We find ourselves, the Rev. Michael Pfleger tells us, “at the uncomfortable intersection of pain and anger.”
It is a place, Pfleger says, where we have met “far too often.”
But, he says, his voice rising with that pain and anger, “we will not park there.”
We will find those who murdered 9-year-old Tyshawn Lee. We will lock them away. We will demand more of a city and nation that produce killers of children. We will demand more of ourselves — in our homes, on our blocks, in our neighborhoods, in our churches.
So says Father Mike.
EDITORIAL
Pfleger delivered the homily at Tyshawn’s funeral Tuesday at St. Sabina’s Church. He showered words of love on a little boy. He called us to account. He let nobody off the hook. You can watch and listen to Pfleger’s sermon at saintsabina.org.

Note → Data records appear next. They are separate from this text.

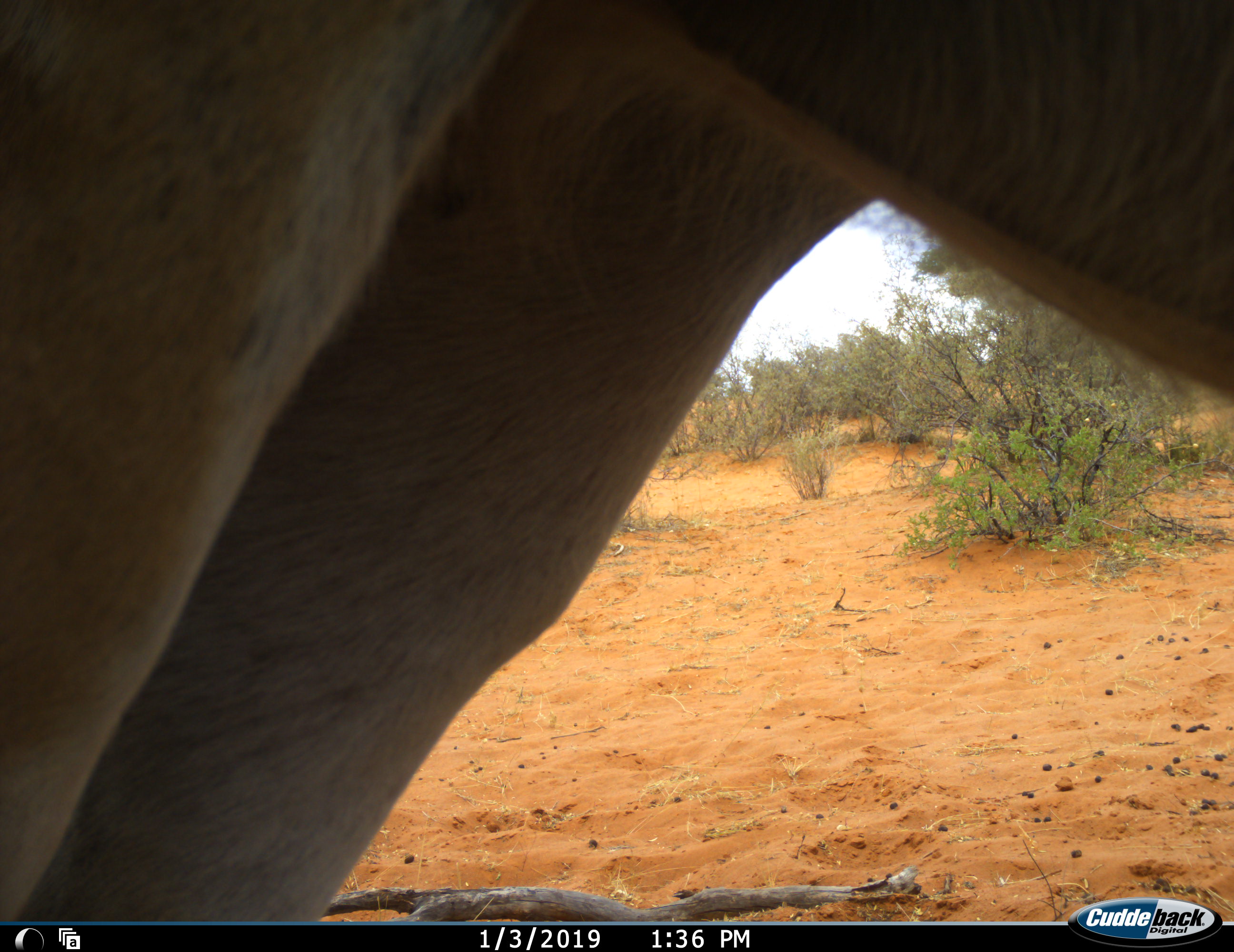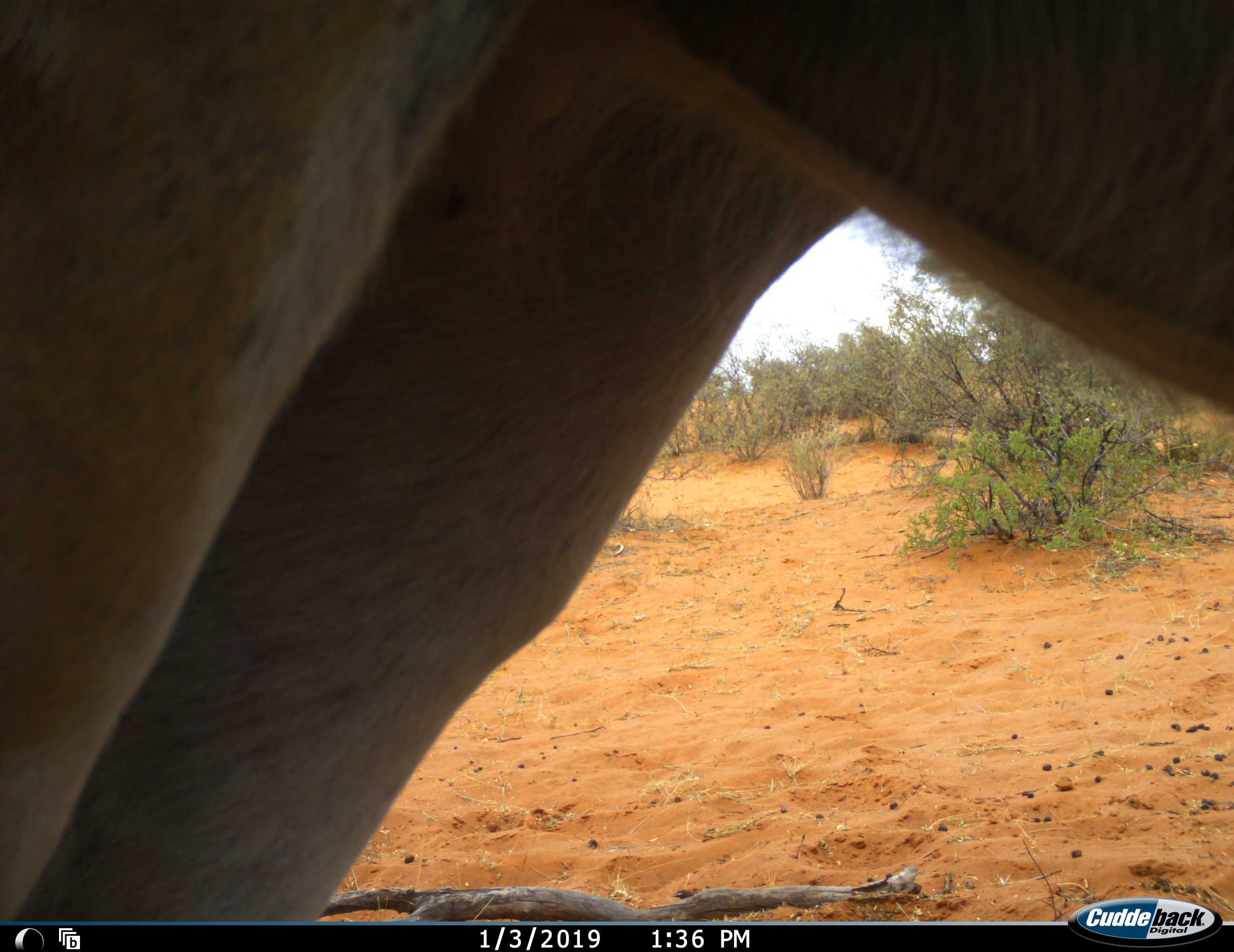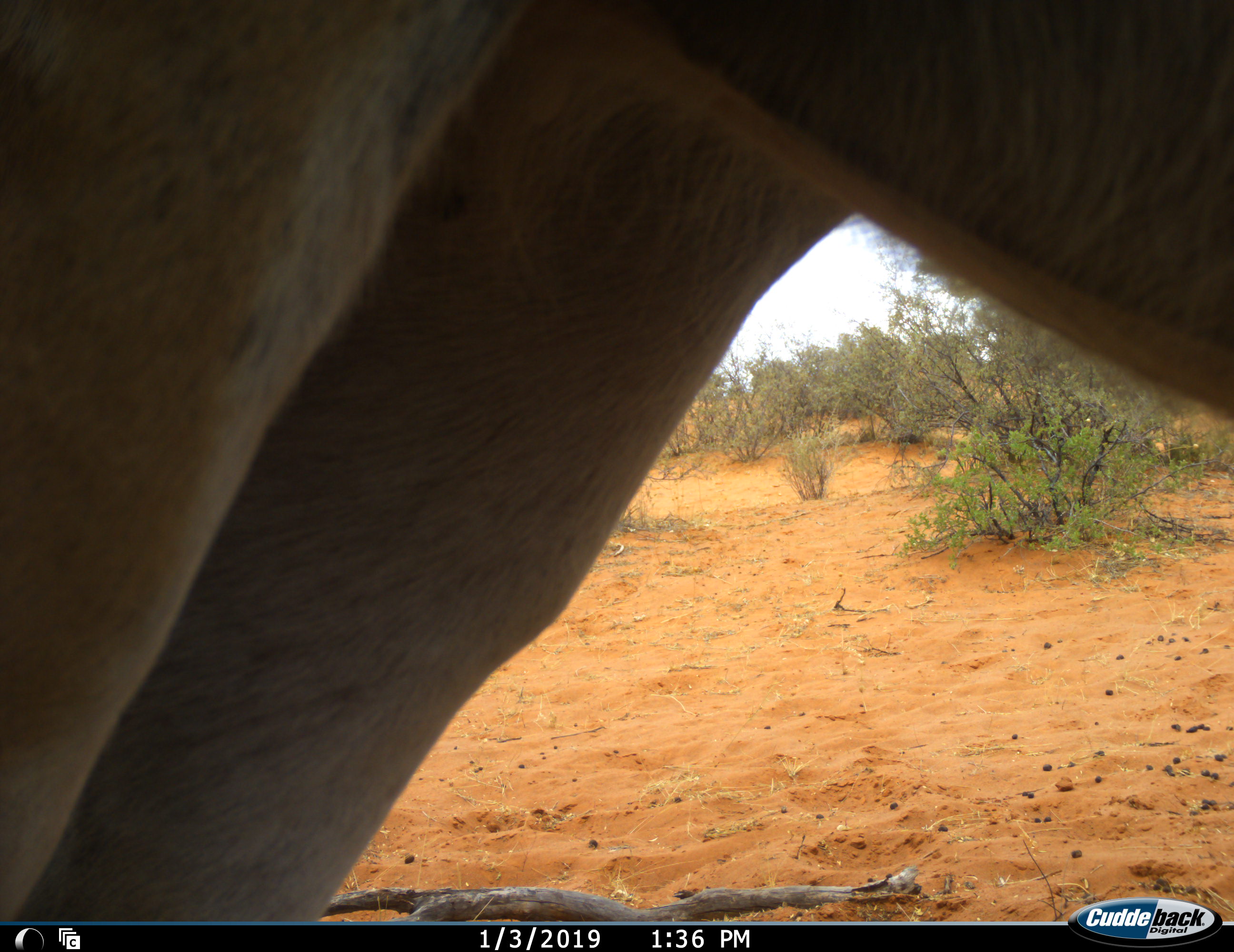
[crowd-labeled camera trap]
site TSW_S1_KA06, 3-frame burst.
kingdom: Animalia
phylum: Chordata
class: Mammalia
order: Artiodactyla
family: Bovidae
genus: Tragelaphus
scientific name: Tragelaphus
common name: kudu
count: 1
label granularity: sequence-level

“Tyshawn was not a child in the wrong place at the wrong time,” Pfleger said. “Our children have a right to walk our streets. Our children have a right to play in the parks. Our children have a right to sit on the porch.”
It was “the murderer, the assassin, the executioner,” he said, who was “in the wrong place at the wrong time.” That person is “a coward” and “a punk.”

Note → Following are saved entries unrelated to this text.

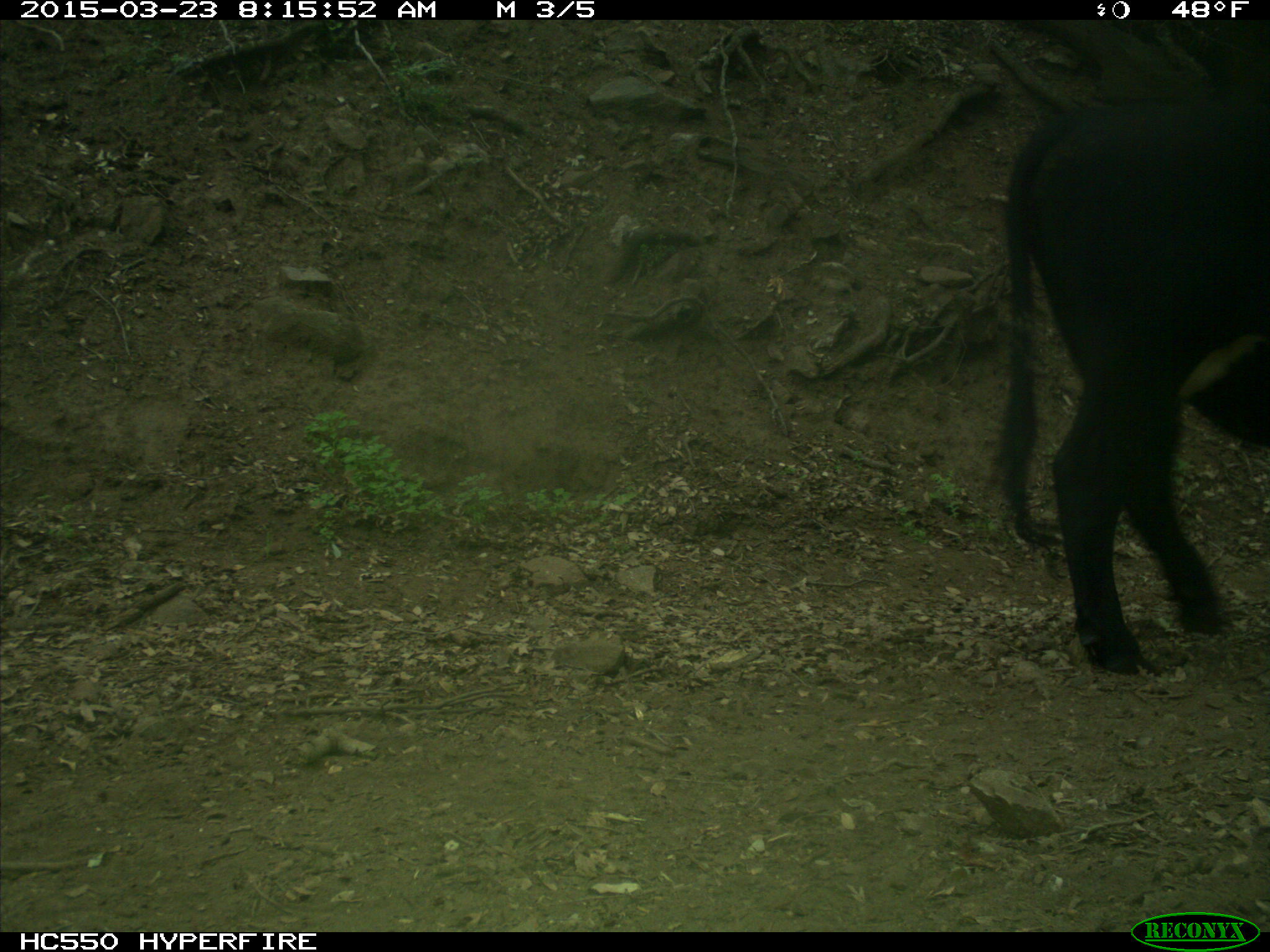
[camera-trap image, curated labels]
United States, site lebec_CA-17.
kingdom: Animalia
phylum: Chordata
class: Mammalia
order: Artiodactyla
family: Bovidae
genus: Bos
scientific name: Bos taurus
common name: domestic cow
Bos taurus (domestic cow).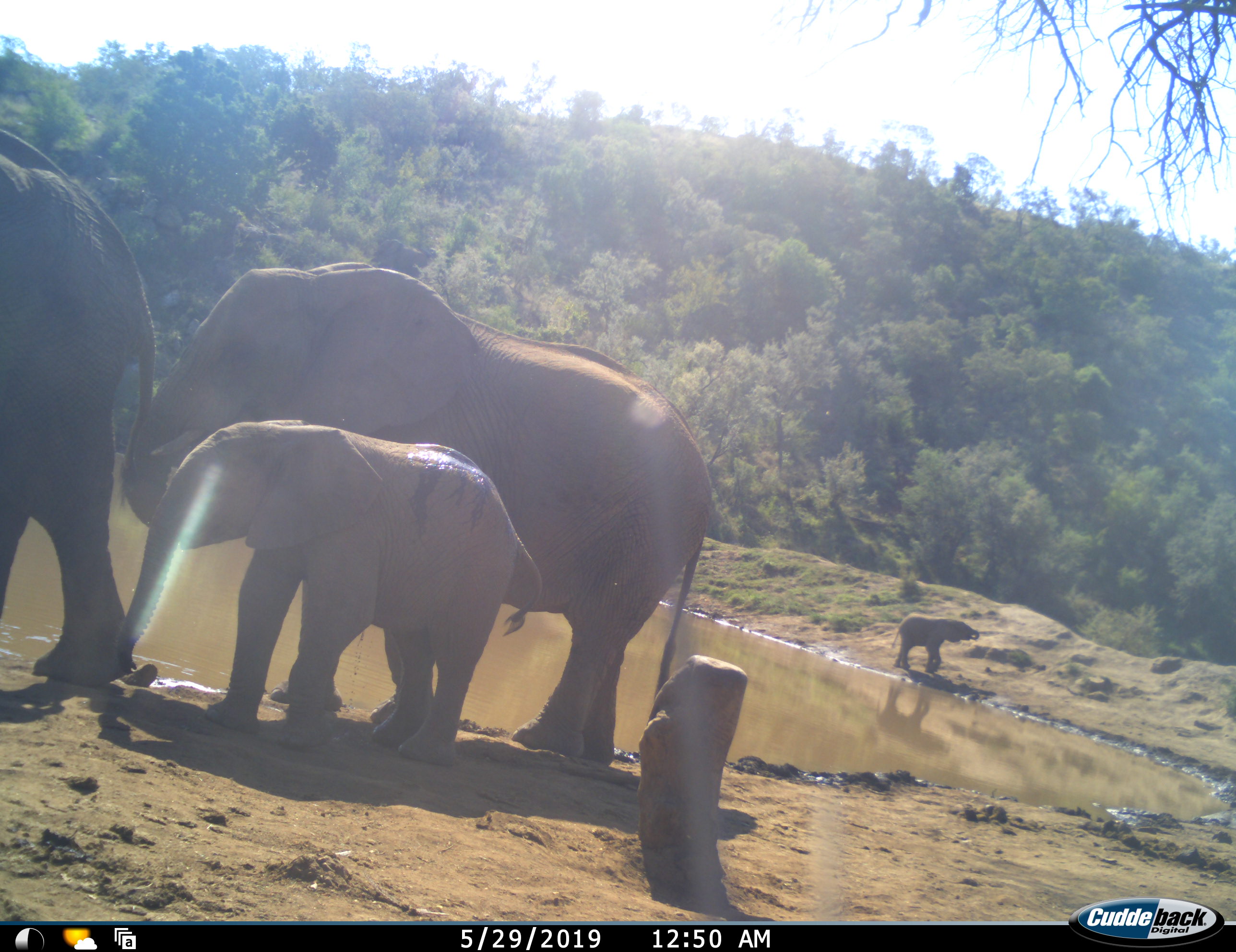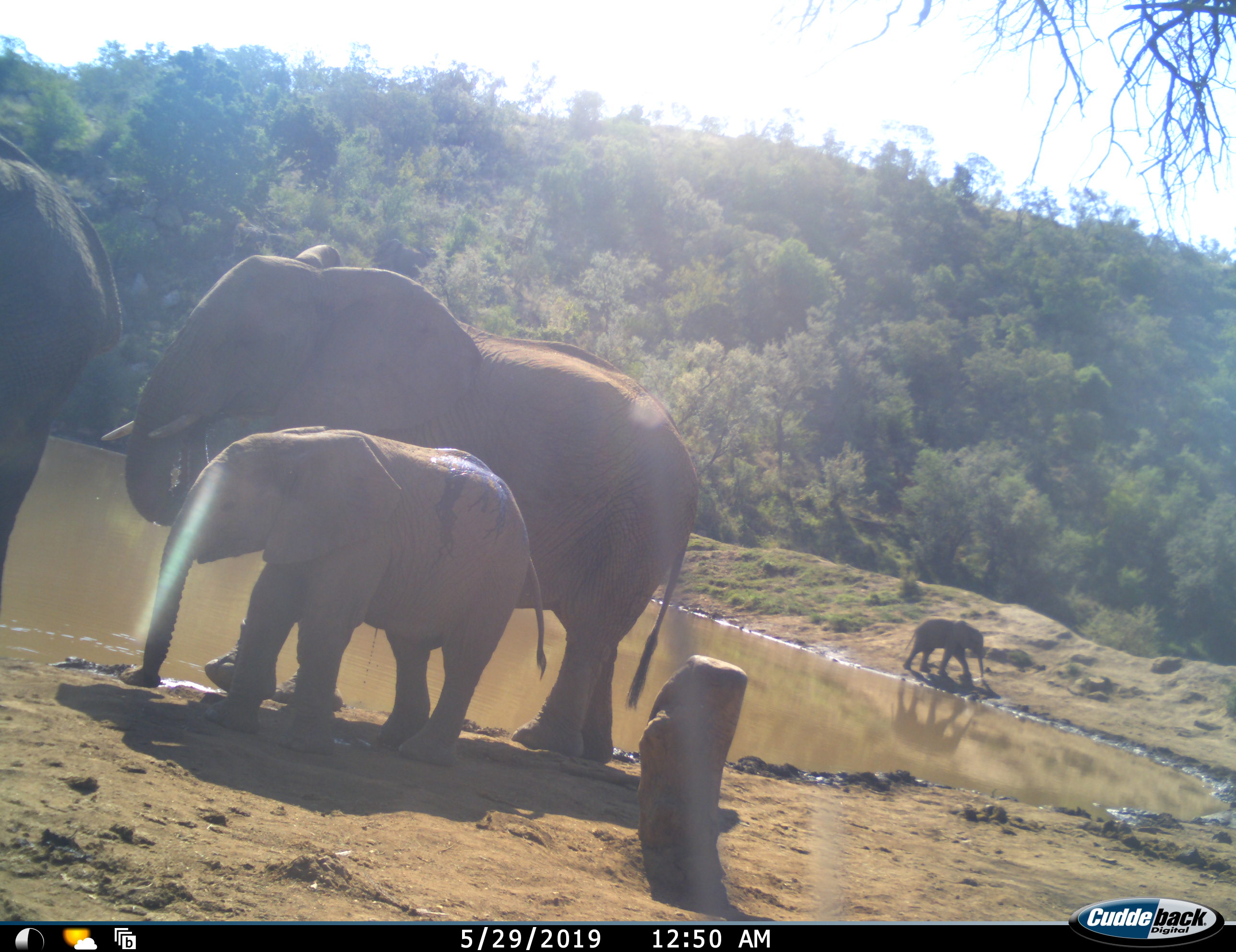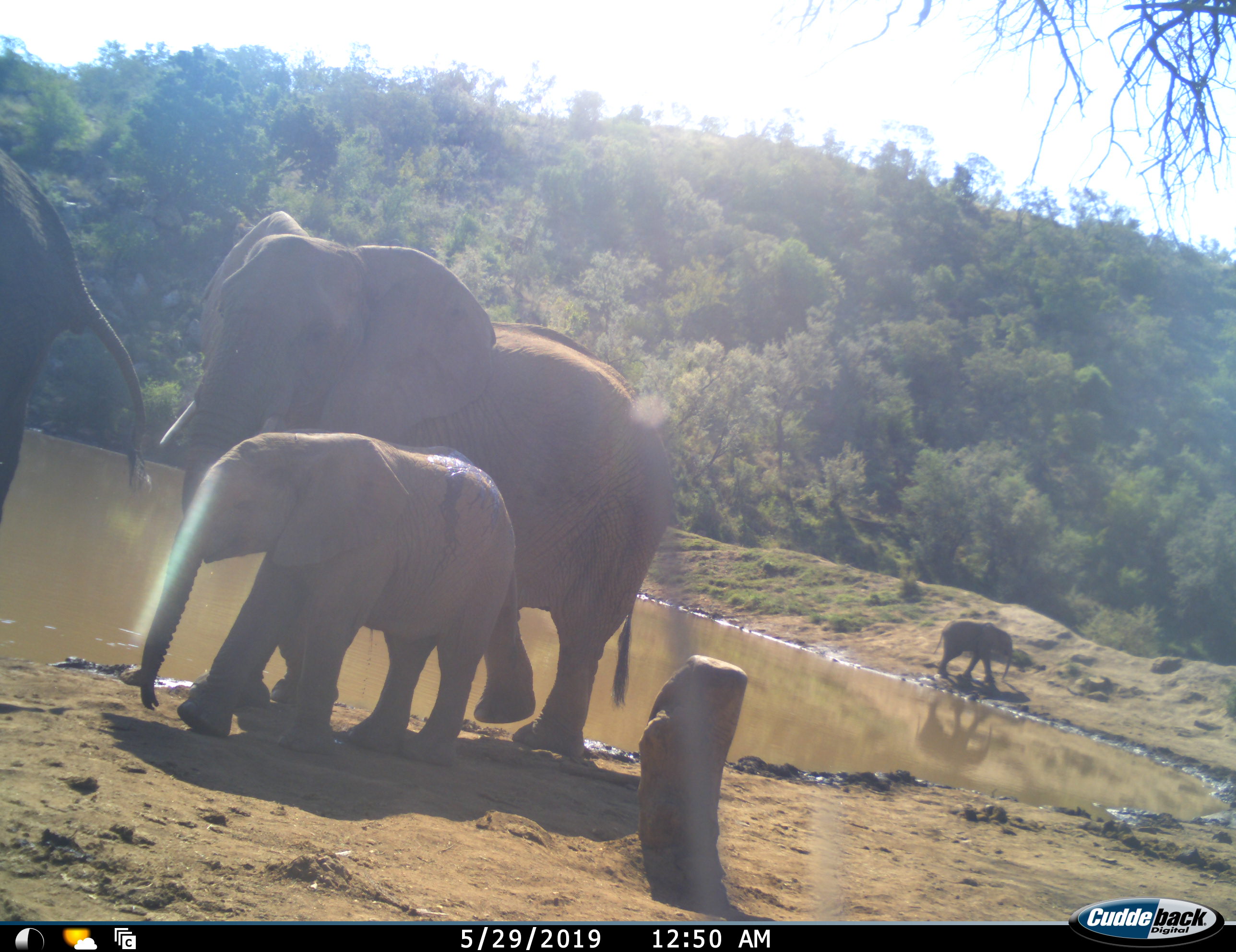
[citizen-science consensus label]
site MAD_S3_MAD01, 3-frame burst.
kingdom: Animalia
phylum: Chordata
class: Mammalia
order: Proboscidea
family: Elephantidae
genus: Loxodonta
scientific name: Loxodonta africana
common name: african bush elephant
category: elephant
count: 4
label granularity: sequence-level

But in what kind of society, Pfleger asked, is a child marked for death? Tyshawn’s killer, he said, edged us toward “a new normal, what used to be beyond street code or prison code — that you would not tolerate the killing of children.”
Government spends plenty of money to investigate the death of a police officer in Fox Lake, Pfleger said. It spends “billions of dollars overseas.” But “we don’t have a damn penny for here in Chicago. I’m sick of it.”
When he heard the news the other day that the unemployment rate in United States is down to 5 percent, Pfleger said, he wondered if “that America” includes the south and west sides of Chicago, where the unemployment rate remains in double digits.
“I live in Auburn Gresham. We’re not part of America. Englewood is not part of America. Lawndale is not part of America,” he shouted. “If we’re part of America, treat us like the rest of America.”
And how can we best honor Tyshawn’s memory?
“Nobody,” Pfleger said, “has a right to bring up his name without making a change in your block, in your house, in your neighborhood, in our city.”